**Instructions for the task**
Reproduce all records verbatim.

**Records**
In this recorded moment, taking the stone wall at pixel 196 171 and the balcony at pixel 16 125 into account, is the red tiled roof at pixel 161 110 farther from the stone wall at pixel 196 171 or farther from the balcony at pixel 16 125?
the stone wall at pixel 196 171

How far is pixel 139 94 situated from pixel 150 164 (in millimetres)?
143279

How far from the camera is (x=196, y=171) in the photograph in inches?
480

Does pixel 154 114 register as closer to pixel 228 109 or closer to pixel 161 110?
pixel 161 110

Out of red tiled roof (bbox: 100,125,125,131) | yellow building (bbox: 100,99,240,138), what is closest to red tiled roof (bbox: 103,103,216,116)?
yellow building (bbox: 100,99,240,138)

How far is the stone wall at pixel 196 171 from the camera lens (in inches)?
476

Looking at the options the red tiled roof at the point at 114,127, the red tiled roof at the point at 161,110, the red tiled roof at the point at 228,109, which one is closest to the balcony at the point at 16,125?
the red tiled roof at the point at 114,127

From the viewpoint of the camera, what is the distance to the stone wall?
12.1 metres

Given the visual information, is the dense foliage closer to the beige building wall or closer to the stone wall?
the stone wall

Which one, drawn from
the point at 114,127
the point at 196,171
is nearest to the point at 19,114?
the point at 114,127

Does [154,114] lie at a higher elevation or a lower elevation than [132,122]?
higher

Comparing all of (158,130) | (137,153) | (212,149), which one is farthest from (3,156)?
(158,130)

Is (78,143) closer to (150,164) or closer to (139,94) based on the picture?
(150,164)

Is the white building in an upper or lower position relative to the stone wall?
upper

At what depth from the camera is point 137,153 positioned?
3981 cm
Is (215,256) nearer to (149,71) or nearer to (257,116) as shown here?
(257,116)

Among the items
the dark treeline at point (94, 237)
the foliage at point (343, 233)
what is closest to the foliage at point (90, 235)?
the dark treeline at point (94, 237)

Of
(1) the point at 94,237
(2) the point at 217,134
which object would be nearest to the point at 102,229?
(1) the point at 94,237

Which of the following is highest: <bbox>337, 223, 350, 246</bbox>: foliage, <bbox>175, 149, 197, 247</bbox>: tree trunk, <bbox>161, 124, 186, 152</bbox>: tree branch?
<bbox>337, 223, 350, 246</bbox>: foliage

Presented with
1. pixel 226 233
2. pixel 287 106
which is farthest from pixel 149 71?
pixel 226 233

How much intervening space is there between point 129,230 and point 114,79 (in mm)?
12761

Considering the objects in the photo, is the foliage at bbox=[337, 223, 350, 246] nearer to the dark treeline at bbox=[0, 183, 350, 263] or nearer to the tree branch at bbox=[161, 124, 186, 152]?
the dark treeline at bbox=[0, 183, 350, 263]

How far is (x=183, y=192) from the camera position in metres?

**Result of the exercise**
In this recorded moment, taking the stone wall at pixel 196 171 and the balcony at pixel 16 125 into account, is the red tiled roof at pixel 161 110 farther from the stone wall at pixel 196 171 or farther from the balcony at pixel 16 125?
the stone wall at pixel 196 171

How far is pixel 139 94 situated from pixel 150 164 (in millimetres)?
143279

How far from the camera is (x=196, y=171) in the photograph in inches?
480

Does pixel 154 114 register as closer to pixel 228 109 or closer to pixel 161 110?
pixel 161 110

Out of red tiled roof (bbox: 100,125,125,131) | yellow building (bbox: 100,99,240,138), what is closest to red tiled roof (bbox: 103,103,216,116)?
yellow building (bbox: 100,99,240,138)

How far is the stone wall at pixel 196 171 from the camera lens (in inches)?
476

Looking at the options the red tiled roof at the point at 114,127, the red tiled roof at the point at 161,110, the red tiled roof at the point at 228,109, which one is closest to the balcony at the point at 16,125?
the red tiled roof at the point at 114,127

From the viewpoint of the camera, what is the distance to the stone wall?
12.1 metres

Given the visual information, is the dense foliage closer to the beige building wall or closer to the stone wall?
the stone wall

Which one, drawn from
the point at 114,127
the point at 196,171
is nearest to the point at 19,114?
the point at 114,127

Does [154,114] lie at a higher elevation or a lower elevation than [132,122]?
higher

Comparing all of (158,130) | (137,153) | (212,149), which one is farthest from (3,156)?
(158,130)

Is (78,143) closer to (150,164) or closer to (139,94) based on the picture?
(150,164)

Is the white building in an upper or lower position relative to the stone wall?
upper

At what depth from the camera is point 137,153 positioned?
3981 cm
Is (215,256) nearer to (149,71) or nearer to (257,116) as shown here?
(257,116)

Among the items
the dark treeline at point (94, 237)
the foliage at point (343, 233)
what is closest to the foliage at point (90, 235)?
the dark treeline at point (94, 237)

Of
(1) the point at 94,237
(2) the point at 217,134
which object would be nearest to the point at 102,229?
(1) the point at 94,237

Which of the following is highest: <bbox>337, 223, 350, 246</bbox>: foliage, <bbox>175, 149, 197, 247</bbox>: tree trunk, <bbox>161, 124, 186, 152</bbox>: tree branch?
<bbox>337, 223, 350, 246</bbox>: foliage

Presented with
1. pixel 226 233
2. pixel 287 106
which is farthest from pixel 149 71?
pixel 226 233

How much intervening space is there between point 129,230 and point 114,79 (in mm)?
12761

Considering the objects in the photo, is the foliage at bbox=[337, 223, 350, 246] nearer to the dark treeline at bbox=[0, 183, 350, 263] or nearer to the tree branch at bbox=[161, 124, 186, 152]?
the dark treeline at bbox=[0, 183, 350, 263]

How far is (x=183, y=192) from the camera position in metres?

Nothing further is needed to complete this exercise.